I am trying to webscrape Goodreads (the end goal is to collect data on every book in a given genre and sort by rating) but am having a hard time logging in. This is necessary because the listing of books in each genre is restricted to logged in users. For example, this is a link to page two of the site's fantasy book records, but if you access that link and are not logged in, you are sent to page one of the fantasy book records (and there is no menu on the bottom to proceed to the next page).
I've been exploring answers on Stack for help on logging into websites and even attempted to check for an authenticity token, but still cannot seem to log in. Here is my code:
import pprint, os, re, time
from bs4 import BeautifulSoup
import requests
if not os.path.exists("GoodReads"):
os.makedirs("Goodreads")
user = "myemail@gmail.com"
password = "mypassword"
# utf8 and n are other inputs I noticed while inspecting the log in form so I added them and the values in the case they affected anything... they do not seem to
payload = {
'user[email]': user,
'user[password]': password,
'utf8':'✓',
'n': '843936'
}
with requests.Session() as sess:
# The code for this is found here https://stackoverflow.com/a/57231791/5395546
res = sess.get('https://www.goodreads.com/user/sign_in?source=home')

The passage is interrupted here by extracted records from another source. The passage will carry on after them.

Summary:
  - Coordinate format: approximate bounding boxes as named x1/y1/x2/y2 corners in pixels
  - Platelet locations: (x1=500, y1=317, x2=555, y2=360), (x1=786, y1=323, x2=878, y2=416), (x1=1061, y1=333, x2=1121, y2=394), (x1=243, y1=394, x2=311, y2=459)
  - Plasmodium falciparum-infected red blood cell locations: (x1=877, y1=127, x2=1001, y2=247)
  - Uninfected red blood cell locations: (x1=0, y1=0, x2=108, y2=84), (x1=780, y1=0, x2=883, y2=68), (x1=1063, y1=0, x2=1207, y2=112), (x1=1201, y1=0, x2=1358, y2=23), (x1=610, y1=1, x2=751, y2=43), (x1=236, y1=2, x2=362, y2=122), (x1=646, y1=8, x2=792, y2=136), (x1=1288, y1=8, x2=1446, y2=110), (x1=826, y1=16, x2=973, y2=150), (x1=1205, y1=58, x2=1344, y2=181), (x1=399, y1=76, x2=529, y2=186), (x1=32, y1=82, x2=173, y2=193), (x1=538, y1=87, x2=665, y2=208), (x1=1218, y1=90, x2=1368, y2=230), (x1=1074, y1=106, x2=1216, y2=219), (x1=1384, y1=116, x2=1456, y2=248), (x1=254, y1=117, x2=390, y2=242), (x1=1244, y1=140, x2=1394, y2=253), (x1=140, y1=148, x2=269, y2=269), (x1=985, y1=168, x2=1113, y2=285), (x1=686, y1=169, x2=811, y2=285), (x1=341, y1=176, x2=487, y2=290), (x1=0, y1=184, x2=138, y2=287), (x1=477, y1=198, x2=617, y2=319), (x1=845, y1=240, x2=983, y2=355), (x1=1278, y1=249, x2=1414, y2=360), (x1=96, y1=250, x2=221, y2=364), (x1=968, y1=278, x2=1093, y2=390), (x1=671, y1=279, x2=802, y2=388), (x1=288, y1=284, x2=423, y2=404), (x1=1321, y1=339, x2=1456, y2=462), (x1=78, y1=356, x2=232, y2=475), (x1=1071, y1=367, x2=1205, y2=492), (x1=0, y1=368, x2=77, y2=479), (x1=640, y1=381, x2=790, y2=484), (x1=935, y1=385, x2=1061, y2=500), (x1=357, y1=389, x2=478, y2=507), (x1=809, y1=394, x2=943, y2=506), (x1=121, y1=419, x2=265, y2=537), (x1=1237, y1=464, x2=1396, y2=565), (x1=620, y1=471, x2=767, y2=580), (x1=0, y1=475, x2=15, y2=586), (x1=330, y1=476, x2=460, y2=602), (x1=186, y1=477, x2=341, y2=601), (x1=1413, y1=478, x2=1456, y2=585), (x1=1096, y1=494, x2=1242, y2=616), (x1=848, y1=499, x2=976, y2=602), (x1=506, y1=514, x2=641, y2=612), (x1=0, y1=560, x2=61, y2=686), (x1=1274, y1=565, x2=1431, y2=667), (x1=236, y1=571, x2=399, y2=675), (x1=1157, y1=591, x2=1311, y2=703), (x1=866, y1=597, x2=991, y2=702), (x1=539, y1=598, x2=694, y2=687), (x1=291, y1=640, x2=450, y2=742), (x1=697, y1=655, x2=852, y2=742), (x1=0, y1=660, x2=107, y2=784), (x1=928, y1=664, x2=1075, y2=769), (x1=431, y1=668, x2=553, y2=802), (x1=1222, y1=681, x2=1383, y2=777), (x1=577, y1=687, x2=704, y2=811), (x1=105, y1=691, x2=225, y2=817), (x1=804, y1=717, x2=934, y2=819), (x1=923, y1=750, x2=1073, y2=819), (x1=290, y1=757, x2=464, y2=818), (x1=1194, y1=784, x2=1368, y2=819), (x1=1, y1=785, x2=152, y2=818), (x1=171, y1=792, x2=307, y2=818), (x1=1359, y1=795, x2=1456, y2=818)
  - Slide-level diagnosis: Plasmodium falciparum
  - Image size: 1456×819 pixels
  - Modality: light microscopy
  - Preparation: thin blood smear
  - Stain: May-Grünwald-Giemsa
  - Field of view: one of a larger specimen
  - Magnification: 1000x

signin = BeautifulSoup(res._content, 'html.parser')
payload['authenticity_token'] = signin.find('input', attrs={'name':"authenticity_token", 'type':'hidden'})['value']
res = sess.post('https://www.goodreads.com/user/sign_in?source=home', data=payload)
print(res.text)
# This section is to print out the titles of the books on the page. It is printing the titles of the books on page 1, not 2, so I know it's not signing in properly.
r = sess.get('https://www.goodreads.com/shelf/show/fantasy?page=2')
soup = BeautifulSoup(r.text, 'html.parser')
results = soup.find_all("a", class_="bookTitle")
print(results)
I'm aware there's a Goodreads API. it's been discontinued and they don't give out developer keys anymore, so it's not an option unfortunately.